Why do they graft mouse ESC-derived cells into chick embryos? Is it so they can distunguish between graft6ed and embryonal cells and how does this influences the differentiation of the cells?
Chambers et al.
Is it known how the expression of Nanog is regulated? What are the targets regulated by Nanog and what's their role in stem cell self-renewal?
Holly
Wichterle et al:
How does fluoresecence- activated cell sorting work?
Chambers et al:
How might knowledge of Nanog be utilized? Could it be used to maintain a supply of embryonic stem cells (thereby avoiding the need to have lots of embryos to fulfill a therapeutic requirement)? Would it not be adequate just to use LIF for this purpose?
Kathy
Chambers: It's interesting that Nanog requires presence of Oct4 for function, and yet Oct4 induces differentiation. If Nanog really works by countering Oct4 as the authors suggest, then shouldn't we see Nanog-like behavior in just Oct4-/- cells? How is nanog itself regulated?
Wichterle: The finding that ESC-derived MNs can populate the spinal cord and form networks after being grafted back in vivo presents many medical possibilities, so I agree with Manpreet that it would've been cool to see if those MNs were also functional. Have any clinical trials been done in humans in the 4 years since this paper was published?
Manpreet
Wichterle et al:
Throughout the text of the paper, they state 'data not shown'. What checks are put in place to verify the data they choose not to show?
It would have been good to see a further experiment showing that the ES derived spinal MNs are functional (i.e. showing stimulation of the MNs results in muscle contraction.)
Chambers et al:
Figure 2, they write about B2 elements. "B2 elements are expressed at high levels in embryonic cells". What are B2 elements?

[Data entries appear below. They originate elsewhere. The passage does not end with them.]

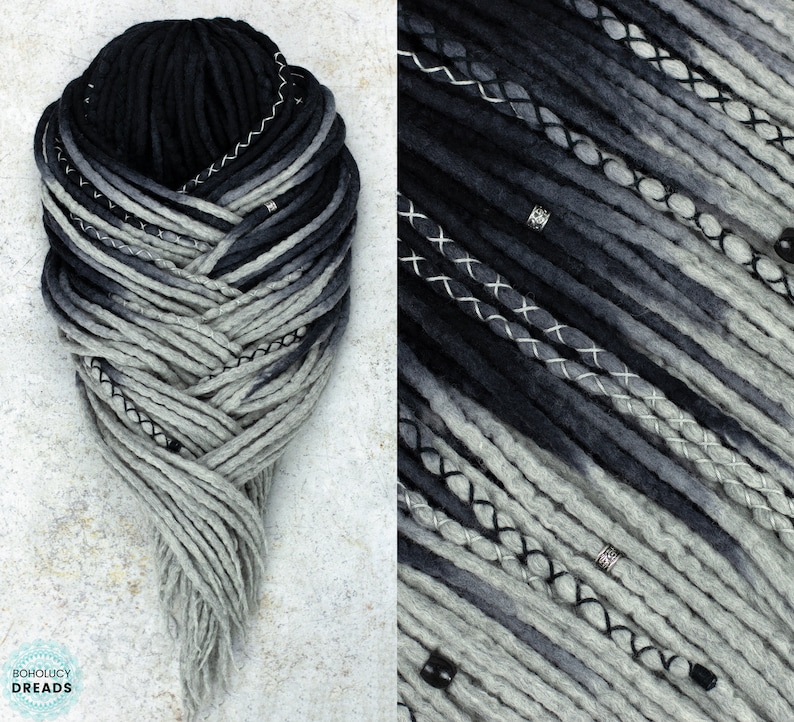 May include: Black and gray ombre synthetic dreadlocks with black stitching and silver beads. The dreadlocks are arranged in a braid pattern.
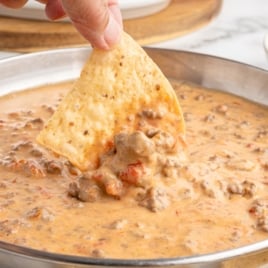 A hand dips a tortilla chip into a skillet filled with creamy Rotel dip containing ground beef and diced tomatoes.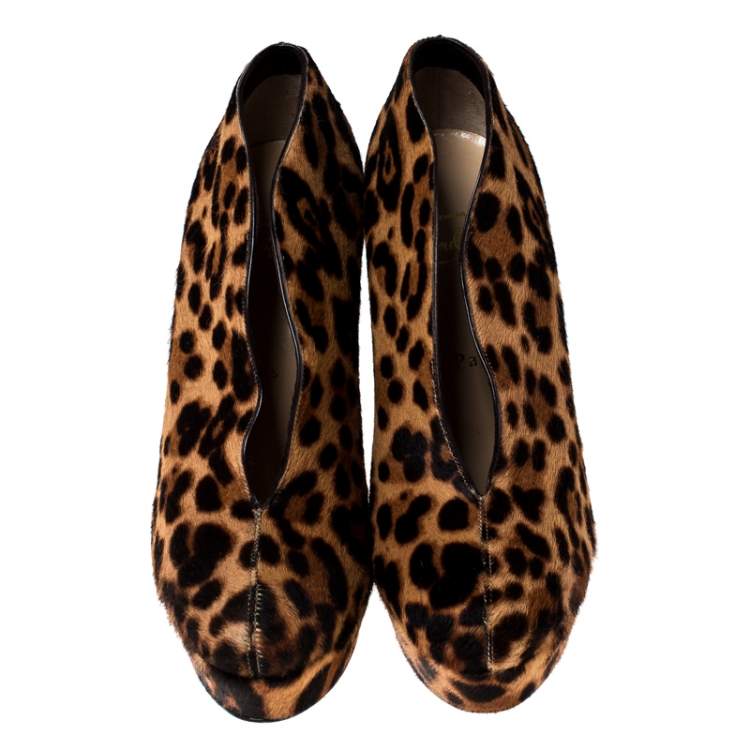 مملوكة مسبقًا Christian Louboutin Brown/Beige Leopard Print Pony Hair Platform Booties Size 37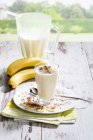 Склянка бананового молочного коктейлю зі збитими вершками та шоколадними гранулами — стокове фото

In figure 5C, they show that when nanog is overexpressed, and the cells are cultured with LIF, around 90% of colonies remain undifferentiated. Is there a time limit on this effect? Could this be used to maintain a permanent population of undifferentiated ES stem cells for an organism?
Zak
Wichterle, et al.:
They say that the embryoid bodies were implanted into the chick embryos at development "stage 15-17." At that point in development, what stage of development and differentiation are the chick's own motor neurons in? Have they received their bursts of retinoic acid and Shh yet, or are they still pluripotent stem cells? If they had implanted the EBs at a later stage of development, would the grafts have been as successful? Successfully grafting into a still plastic embryo is one thing, but the more clinically useful goal of grafting into a fully developed adult may be harder.
Chambers, et al.: What organism evolved the Cre system for excising DNA, and what was its purpose? When the research team started out and synthesized all the plasmids for their screen, were they already planning ahead and including the Cre recognition sites in all of the tested plasmids? Or did they identify Nanog first (with the screen), and then synthesize a single plasmid with the Nanog gene and the Cre sites?